According to the Nigerian National Petroleum Company Limited, NNPCL, there are 1.8 billion liters of gasoline available in total, and the nationwide fuel lines would not last through Saturday, June 3.
Mele Kyari, the group chief executive officer of the NNPCL, said this in an interview that aired on Channels Television on Thursday (June 1, 2023) in Abuja.
Kyari said, “I don’t see it staying beyond another day or two, maximum. It can actually be on Saturday. We have supplies. The key trouble with the PMS system is supply, but I have supplies.
“There are over 810 million litres of PMS in depots, tanks and fuel stations across the country, so you don’t have the problem of transferring those from marine to land, you already have them on the ground,” he added.

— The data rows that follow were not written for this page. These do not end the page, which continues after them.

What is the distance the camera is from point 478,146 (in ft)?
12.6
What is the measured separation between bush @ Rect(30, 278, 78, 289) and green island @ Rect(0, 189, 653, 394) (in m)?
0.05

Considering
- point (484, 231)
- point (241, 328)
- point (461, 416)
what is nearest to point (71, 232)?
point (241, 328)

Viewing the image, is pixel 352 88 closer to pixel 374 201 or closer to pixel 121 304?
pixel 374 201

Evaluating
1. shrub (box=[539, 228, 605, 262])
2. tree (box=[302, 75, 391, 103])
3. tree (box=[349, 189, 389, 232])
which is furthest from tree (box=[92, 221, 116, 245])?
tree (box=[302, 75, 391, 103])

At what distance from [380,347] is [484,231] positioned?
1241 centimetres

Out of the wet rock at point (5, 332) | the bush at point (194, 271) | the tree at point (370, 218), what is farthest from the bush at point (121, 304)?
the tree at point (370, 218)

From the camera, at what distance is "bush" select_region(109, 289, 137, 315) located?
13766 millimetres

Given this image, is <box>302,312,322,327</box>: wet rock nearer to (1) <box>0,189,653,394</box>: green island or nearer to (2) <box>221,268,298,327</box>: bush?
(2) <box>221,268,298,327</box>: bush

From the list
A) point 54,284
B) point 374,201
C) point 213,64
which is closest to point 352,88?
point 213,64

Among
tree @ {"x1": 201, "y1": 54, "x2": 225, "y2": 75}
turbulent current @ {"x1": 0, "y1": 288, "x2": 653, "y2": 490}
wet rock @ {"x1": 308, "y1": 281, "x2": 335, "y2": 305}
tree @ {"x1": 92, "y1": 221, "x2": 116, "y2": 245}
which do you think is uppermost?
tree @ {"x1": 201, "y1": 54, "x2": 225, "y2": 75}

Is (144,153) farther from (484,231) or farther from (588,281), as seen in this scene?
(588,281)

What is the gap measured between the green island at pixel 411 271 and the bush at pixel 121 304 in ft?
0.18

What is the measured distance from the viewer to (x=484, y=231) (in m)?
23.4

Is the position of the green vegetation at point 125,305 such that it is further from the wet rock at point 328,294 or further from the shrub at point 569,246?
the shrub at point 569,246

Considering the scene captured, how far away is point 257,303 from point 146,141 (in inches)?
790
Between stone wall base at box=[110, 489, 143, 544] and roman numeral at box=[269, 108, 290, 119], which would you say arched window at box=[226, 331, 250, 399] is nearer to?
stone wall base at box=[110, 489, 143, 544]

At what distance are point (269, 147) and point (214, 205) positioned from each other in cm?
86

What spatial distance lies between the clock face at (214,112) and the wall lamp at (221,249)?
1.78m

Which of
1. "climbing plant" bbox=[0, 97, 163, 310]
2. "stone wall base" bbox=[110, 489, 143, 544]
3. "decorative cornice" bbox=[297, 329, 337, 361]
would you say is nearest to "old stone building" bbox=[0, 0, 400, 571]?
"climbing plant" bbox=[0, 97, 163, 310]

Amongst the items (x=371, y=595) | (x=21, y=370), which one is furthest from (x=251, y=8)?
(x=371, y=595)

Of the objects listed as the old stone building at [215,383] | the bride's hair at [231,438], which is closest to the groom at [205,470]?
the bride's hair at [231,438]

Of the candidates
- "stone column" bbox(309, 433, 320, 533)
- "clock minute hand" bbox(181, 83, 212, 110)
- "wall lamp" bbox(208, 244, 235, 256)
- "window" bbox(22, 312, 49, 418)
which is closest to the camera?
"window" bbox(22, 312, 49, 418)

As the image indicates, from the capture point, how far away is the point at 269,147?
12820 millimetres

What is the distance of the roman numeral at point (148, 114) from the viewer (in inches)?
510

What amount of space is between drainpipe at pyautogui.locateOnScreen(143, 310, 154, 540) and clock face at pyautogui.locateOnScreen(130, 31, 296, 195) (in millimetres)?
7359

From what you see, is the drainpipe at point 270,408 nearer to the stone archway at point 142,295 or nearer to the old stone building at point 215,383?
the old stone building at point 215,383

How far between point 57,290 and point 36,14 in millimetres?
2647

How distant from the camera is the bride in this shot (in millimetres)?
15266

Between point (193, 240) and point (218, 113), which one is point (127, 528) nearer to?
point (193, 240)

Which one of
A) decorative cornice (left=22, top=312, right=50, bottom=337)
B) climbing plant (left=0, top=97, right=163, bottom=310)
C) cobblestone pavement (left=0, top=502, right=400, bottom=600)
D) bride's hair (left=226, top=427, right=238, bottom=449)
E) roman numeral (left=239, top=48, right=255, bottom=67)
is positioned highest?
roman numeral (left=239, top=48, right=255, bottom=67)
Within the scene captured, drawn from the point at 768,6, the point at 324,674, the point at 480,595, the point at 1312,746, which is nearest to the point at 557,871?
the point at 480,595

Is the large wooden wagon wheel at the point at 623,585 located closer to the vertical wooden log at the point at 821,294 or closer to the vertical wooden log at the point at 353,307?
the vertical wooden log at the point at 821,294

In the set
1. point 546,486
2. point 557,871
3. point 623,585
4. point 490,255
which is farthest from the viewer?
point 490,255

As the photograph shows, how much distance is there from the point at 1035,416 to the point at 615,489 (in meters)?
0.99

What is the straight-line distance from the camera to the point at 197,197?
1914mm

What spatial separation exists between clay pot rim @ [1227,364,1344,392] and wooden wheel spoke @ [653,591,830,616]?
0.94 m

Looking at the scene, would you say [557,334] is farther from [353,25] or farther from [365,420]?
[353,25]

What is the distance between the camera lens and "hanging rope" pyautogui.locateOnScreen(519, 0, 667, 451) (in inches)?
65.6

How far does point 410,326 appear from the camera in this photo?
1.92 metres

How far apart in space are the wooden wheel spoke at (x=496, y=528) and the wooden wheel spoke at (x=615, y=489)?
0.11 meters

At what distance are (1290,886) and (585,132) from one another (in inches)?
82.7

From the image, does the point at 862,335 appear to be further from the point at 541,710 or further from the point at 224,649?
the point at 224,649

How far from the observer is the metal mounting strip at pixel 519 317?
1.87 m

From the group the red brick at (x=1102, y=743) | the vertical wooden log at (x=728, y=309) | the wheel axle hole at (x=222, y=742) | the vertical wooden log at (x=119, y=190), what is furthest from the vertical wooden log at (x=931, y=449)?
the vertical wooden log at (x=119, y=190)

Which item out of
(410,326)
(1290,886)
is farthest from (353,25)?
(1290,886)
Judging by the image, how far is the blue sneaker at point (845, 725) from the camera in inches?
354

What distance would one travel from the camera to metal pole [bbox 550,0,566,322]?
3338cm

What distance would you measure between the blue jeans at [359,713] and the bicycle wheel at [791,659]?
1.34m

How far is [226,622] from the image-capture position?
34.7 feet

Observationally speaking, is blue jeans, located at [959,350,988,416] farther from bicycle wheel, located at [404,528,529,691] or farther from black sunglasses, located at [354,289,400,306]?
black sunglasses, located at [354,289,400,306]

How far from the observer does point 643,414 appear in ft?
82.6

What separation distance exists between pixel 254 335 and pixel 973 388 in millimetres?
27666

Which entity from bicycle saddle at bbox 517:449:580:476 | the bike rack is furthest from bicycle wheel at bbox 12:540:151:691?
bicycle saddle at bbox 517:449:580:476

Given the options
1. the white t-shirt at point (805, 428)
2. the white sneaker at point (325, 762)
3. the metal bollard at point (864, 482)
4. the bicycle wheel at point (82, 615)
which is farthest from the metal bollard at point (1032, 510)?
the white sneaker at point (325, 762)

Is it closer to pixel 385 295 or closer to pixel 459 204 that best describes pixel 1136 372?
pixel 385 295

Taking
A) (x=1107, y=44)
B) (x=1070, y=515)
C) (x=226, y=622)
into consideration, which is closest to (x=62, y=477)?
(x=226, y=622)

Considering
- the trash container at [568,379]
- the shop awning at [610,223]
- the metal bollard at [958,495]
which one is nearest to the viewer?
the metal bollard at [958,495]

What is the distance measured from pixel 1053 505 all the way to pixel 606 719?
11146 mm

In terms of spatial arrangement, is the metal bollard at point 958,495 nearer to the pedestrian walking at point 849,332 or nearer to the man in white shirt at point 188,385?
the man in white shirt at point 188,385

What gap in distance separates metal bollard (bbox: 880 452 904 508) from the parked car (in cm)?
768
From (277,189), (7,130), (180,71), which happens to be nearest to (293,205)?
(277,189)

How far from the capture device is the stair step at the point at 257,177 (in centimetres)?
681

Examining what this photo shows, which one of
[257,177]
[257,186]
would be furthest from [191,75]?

He acknowledged that the PMS pricing document for different states that went viral online on Wednesday was actually from the NNPCL.
The head of NNPCL, however, asserted that the local production of Premium Motor Spirit, often known as gasoline, by the Dangote Refinery, Port Harcourt Refining Company, and others in Nigeria will not affect the product’s retail pricing.
The Dangote Refinery, which former President Muhammadu Buhari officially opened on May 22, 2023, would begin producing goods by the end of July or the beginning of August, according to Kyari.
The Port Harcourt Refinery, he added, will be delivered by the end of the year and was anticipated to increase local gasoline production even more.
He emphasized that it was erroneous to think that once domestic production began, gas prices would drop.
But Kyari asserted that even if these facilities were projected to produce a large amount of gasoline, the price of the good would not go down simply because it was made locally.
He said, “There is a notion that if the product is processed locally, prices will reduce. Let me make it clear that it is not going to change anything. If you produce locally, the refineries will also input the cost of production and other things and it will be sold at the current price.
“There will also be no subsidy when local production starts because there is no cash-to-back subsidy, this country no longer has the resources to continue with subsidy,” Kyari added.